Rows of spatial question data
○ ○ ○

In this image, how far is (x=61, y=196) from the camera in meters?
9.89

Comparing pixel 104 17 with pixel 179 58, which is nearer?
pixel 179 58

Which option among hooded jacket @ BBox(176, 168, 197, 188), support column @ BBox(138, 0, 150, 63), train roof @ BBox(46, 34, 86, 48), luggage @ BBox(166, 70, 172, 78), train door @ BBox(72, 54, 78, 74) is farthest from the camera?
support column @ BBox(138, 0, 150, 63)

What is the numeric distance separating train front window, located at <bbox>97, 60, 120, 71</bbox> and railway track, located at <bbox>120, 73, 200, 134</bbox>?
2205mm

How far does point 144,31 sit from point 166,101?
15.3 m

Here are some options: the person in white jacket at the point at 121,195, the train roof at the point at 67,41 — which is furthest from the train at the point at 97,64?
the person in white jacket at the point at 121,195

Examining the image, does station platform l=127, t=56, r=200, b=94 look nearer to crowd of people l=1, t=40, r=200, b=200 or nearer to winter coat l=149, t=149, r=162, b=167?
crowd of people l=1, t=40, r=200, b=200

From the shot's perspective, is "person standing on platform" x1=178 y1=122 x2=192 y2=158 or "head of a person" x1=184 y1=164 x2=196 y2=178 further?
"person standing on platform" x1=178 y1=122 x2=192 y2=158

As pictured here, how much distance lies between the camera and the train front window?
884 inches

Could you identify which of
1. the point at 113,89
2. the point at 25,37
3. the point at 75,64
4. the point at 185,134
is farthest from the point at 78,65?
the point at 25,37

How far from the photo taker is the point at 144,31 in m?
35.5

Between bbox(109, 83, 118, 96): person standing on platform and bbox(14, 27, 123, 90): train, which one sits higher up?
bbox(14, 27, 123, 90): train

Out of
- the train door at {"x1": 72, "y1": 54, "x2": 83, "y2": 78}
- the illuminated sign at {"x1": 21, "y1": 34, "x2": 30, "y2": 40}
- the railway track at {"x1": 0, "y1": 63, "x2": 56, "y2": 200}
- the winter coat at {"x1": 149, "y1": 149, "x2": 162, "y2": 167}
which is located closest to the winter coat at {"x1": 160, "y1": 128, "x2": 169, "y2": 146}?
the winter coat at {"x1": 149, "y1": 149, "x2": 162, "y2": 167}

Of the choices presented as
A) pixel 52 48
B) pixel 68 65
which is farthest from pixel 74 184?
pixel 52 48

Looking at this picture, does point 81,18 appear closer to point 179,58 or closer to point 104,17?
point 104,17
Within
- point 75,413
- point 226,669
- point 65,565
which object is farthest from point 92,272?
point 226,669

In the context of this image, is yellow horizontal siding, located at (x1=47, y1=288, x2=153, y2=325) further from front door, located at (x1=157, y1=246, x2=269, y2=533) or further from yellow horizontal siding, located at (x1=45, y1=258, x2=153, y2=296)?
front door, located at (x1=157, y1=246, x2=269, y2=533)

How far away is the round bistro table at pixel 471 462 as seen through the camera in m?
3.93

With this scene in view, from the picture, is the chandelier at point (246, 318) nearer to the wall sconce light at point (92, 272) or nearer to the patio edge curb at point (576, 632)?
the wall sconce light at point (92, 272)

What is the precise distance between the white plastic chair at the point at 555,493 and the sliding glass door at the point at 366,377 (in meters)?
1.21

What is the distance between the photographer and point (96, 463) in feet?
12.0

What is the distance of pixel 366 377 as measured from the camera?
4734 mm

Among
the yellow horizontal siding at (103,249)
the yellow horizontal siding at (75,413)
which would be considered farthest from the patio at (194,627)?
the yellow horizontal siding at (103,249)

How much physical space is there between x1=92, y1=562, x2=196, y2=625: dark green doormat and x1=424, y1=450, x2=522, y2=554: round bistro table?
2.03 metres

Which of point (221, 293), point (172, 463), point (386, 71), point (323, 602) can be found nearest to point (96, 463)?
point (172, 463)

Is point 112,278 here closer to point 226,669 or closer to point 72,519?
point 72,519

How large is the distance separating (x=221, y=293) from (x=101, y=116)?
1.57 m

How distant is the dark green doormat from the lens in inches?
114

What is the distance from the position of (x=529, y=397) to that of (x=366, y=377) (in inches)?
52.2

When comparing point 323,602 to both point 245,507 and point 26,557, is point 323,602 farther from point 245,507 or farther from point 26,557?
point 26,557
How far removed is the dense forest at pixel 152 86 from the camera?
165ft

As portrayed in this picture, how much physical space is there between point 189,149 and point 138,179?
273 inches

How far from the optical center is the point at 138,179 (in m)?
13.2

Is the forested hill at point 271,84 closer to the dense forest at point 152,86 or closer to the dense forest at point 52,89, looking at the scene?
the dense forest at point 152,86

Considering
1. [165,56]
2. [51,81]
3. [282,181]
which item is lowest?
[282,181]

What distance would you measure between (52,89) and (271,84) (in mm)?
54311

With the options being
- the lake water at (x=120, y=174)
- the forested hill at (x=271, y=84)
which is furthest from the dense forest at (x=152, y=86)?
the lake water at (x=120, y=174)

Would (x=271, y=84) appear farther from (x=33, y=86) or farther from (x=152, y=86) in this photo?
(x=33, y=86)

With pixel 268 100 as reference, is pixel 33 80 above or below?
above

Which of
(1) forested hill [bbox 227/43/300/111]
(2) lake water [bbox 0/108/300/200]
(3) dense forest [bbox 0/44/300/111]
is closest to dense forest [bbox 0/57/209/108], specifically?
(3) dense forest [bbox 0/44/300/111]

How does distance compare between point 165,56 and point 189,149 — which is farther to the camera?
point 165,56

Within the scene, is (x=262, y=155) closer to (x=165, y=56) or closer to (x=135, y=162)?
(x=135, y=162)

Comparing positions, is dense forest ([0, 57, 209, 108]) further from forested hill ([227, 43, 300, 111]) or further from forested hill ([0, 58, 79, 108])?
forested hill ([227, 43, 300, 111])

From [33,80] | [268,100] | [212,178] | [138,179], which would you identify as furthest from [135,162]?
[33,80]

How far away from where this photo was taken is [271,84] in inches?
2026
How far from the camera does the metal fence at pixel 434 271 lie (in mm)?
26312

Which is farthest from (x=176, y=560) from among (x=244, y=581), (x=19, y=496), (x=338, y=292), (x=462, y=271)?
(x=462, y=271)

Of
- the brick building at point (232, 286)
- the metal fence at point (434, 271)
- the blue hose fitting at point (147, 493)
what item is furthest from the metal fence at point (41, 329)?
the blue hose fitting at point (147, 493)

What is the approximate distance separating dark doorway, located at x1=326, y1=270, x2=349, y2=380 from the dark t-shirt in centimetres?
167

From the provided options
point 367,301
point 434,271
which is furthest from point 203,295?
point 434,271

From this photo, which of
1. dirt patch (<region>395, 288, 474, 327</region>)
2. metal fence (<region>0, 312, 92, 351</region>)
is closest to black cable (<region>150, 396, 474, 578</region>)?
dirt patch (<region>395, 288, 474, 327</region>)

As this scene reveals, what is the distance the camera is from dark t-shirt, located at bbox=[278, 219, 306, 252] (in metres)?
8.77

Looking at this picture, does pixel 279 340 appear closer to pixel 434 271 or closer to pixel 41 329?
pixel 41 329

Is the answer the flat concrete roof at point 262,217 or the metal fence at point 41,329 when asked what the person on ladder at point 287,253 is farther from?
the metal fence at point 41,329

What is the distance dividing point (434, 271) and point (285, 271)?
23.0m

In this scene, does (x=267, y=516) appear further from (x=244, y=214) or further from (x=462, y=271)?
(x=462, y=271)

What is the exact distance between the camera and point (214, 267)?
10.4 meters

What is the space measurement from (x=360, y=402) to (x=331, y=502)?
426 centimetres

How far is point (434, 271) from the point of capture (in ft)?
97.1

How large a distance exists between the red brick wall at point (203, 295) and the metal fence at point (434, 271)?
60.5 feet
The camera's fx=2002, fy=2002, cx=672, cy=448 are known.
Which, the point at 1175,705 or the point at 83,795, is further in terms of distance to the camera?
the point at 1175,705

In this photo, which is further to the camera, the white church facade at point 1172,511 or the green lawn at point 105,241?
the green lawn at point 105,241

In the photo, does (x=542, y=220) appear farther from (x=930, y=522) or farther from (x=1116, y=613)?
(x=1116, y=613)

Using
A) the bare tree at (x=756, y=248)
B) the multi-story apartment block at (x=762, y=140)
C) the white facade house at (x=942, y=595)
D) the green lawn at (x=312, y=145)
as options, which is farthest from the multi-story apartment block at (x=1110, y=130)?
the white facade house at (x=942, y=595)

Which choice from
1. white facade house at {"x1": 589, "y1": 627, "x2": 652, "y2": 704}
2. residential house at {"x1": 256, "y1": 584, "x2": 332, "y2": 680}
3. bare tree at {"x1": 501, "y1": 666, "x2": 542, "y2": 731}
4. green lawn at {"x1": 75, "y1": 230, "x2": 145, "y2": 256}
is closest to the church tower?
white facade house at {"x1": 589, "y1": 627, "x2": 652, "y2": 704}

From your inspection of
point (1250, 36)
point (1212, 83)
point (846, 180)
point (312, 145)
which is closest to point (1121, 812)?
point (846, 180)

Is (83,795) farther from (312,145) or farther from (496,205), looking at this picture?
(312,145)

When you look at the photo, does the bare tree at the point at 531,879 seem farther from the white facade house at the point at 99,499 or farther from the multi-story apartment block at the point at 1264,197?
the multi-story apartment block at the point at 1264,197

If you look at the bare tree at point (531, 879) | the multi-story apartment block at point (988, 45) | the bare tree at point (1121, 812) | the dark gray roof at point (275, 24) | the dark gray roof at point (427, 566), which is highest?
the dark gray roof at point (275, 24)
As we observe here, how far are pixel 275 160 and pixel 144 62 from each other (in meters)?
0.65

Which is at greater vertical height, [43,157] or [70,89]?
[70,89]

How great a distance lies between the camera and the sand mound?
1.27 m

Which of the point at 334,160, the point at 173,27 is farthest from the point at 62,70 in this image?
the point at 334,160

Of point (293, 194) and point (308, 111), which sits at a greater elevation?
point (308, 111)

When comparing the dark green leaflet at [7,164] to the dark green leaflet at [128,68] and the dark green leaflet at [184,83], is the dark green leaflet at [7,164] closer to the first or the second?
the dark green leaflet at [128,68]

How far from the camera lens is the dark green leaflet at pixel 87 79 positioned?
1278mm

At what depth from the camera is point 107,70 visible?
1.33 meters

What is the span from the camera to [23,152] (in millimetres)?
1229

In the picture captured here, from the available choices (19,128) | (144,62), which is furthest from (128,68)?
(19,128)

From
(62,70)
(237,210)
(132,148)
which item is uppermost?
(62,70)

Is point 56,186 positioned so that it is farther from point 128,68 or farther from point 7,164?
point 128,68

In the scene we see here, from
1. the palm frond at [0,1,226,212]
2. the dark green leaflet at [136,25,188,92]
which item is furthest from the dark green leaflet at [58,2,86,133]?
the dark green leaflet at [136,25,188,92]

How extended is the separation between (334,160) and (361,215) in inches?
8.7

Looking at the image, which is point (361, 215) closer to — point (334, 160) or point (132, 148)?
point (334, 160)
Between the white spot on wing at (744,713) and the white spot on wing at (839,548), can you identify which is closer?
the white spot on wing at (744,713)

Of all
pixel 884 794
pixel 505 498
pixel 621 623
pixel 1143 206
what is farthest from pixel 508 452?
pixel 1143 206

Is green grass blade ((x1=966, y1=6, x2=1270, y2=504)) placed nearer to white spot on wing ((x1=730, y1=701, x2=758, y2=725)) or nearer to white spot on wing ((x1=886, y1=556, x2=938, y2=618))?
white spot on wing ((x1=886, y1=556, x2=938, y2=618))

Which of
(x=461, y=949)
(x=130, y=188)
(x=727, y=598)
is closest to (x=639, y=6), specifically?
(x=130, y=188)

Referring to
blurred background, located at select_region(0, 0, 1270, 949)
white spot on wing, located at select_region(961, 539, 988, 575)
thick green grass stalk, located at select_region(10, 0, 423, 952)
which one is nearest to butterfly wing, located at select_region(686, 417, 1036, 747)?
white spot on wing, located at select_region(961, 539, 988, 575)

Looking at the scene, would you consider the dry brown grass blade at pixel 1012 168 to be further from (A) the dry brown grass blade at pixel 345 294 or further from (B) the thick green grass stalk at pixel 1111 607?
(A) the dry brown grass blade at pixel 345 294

○ ○ ○

Task statement -> Write out exactly the lines from the line holding "Is point 56,186" through the last line of the data, and nothing besides those lines.

Finished task ->
Is point 56,186 positioned so that it is farther from point 128,68 or farther from point 7,164?
point 128,68

In the scene we see here, from
1. the palm frond at [0,1,226,212]
2. the dark green leaflet at [136,25,188,92]
which item is furthest from the dark green leaflet at [58,2,86,133]?
the dark green leaflet at [136,25,188,92]

How extended is the separation between (334,160) and (361,215) in inches?
8.7

Looking at the image, which is point (361, 215) closer to — point (334, 160) or point (132, 148)?
point (334, 160)
Between the white spot on wing at (744,713) and the white spot on wing at (839,548), can you identify which is closer?
the white spot on wing at (744,713)

Of all
pixel 884 794
pixel 505 498
pixel 621 623
pixel 1143 206
what is farthest from pixel 508 452?
pixel 1143 206

Is green grass blade ((x1=966, y1=6, x2=1270, y2=504)) placed nearer to white spot on wing ((x1=730, y1=701, x2=758, y2=725)) or nearer to white spot on wing ((x1=886, y1=556, x2=938, y2=618))?
white spot on wing ((x1=886, y1=556, x2=938, y2=618))

Which of
(x=461, y=949)
(x=130, y=188)
(x=727, y=598)
is closest to (x=639, y=6), specifically?
(x=130, y=188)

Referring to
blurred background, located at select_region(0, 0, 1270, 949)
white spot on wing, located at select_region(961, 539, 988, 575)
thick green grass stalk, located at select_region(10, 0, 423, 952)
which one is nearest to butterfly wing, located at select_region(686, 417, 1036, 747)?
white spot on wing, located at select_region(961, 539, 988, 575)

Looking at the scene, would you consider the dry brown grass blade at pixel 1012 168 to be further from (A) the dry brown grass blade at pixel 345 294 or further from (B) the thick green grass stalk at pixel 1111 607?
(A) the dry brown grass blade at pixel 345 294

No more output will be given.